■ **Instructions to follow**
Look for "From among the" in the listing below, then copy exactly the line it appears in and all lines after it to the end, and nothing more.

===============

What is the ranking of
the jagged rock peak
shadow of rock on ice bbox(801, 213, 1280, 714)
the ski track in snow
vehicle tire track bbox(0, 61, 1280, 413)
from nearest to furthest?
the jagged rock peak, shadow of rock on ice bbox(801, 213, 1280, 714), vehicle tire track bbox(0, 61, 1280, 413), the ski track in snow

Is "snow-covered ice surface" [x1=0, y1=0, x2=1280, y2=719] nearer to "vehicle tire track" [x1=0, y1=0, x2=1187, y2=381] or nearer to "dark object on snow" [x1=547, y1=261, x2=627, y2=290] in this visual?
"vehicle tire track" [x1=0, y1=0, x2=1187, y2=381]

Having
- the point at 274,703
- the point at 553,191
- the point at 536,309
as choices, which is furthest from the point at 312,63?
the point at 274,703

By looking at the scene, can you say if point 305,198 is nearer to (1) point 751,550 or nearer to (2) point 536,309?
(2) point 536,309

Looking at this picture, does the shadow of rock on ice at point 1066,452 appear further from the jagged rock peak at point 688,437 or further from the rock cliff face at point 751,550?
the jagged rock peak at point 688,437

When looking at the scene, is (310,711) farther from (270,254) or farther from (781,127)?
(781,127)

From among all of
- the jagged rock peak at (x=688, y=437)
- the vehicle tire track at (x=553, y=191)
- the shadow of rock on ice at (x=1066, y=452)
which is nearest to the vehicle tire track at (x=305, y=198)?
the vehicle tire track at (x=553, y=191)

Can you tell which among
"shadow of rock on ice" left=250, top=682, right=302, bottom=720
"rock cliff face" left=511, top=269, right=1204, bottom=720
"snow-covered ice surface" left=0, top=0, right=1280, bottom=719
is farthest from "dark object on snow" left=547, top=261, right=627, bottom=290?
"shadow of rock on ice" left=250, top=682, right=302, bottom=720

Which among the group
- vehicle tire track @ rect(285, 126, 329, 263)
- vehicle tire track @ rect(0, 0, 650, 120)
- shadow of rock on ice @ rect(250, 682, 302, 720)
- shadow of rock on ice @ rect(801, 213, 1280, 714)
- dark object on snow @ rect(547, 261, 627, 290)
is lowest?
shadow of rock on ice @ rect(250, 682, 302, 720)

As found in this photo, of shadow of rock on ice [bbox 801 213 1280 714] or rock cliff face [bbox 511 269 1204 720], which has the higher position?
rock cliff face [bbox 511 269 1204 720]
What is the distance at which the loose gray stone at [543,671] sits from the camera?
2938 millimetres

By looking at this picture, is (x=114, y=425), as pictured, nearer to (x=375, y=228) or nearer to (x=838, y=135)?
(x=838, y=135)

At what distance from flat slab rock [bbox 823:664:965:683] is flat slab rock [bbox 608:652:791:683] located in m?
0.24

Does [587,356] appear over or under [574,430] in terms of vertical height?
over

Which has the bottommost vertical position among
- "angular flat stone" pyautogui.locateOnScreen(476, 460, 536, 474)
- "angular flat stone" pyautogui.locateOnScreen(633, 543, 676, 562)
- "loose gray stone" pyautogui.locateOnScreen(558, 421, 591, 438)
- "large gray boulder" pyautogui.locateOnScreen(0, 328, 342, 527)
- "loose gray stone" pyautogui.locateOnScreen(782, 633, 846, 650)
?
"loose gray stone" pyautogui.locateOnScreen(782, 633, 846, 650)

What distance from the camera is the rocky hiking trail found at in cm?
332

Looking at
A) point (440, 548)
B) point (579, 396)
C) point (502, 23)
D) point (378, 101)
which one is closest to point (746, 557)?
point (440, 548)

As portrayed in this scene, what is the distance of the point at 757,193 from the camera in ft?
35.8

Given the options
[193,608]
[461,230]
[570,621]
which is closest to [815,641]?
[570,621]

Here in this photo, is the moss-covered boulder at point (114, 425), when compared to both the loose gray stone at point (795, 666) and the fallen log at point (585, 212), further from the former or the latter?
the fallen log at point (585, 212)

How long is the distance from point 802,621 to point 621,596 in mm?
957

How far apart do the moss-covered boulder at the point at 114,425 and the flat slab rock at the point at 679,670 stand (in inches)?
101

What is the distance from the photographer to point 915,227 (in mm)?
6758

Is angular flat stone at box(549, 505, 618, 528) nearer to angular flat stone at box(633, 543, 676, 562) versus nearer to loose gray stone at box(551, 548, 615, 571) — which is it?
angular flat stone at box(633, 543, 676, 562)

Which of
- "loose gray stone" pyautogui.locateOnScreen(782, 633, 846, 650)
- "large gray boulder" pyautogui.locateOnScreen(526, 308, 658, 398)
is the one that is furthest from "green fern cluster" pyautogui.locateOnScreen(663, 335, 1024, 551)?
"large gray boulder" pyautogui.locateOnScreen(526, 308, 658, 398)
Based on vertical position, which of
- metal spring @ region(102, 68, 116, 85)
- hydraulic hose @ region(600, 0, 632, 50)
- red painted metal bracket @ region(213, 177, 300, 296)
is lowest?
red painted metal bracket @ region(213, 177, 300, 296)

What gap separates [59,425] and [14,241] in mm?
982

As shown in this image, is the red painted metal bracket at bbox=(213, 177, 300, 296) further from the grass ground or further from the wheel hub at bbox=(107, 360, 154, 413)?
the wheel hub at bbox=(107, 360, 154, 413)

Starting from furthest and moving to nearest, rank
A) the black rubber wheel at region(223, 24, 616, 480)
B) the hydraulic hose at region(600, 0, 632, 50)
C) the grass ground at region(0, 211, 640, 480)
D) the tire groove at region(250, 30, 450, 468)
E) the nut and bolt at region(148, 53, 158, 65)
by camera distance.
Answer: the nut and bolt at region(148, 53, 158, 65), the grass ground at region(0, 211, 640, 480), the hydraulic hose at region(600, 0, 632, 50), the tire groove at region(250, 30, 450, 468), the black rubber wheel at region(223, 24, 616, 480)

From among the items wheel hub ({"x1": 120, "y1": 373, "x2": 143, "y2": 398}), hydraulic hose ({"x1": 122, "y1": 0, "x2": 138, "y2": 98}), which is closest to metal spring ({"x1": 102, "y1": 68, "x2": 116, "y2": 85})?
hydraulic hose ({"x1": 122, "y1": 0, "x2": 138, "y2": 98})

===============

■ **Exercise answer**
From among the items wheel hub ({"x1": 120, "y1": 373, "x2": 143, "y2": 398}), hydraulic hose ({"x1": 122, "y1": 0, "x2": 138, "y2": 98}), which is closest to metal spring ({"x1": 102, "y1": 68, "x2": 116, "y2": 85})?
hydraulic hose ({"x1": 122, "y1": 0, "x2": 138, "y2": 98})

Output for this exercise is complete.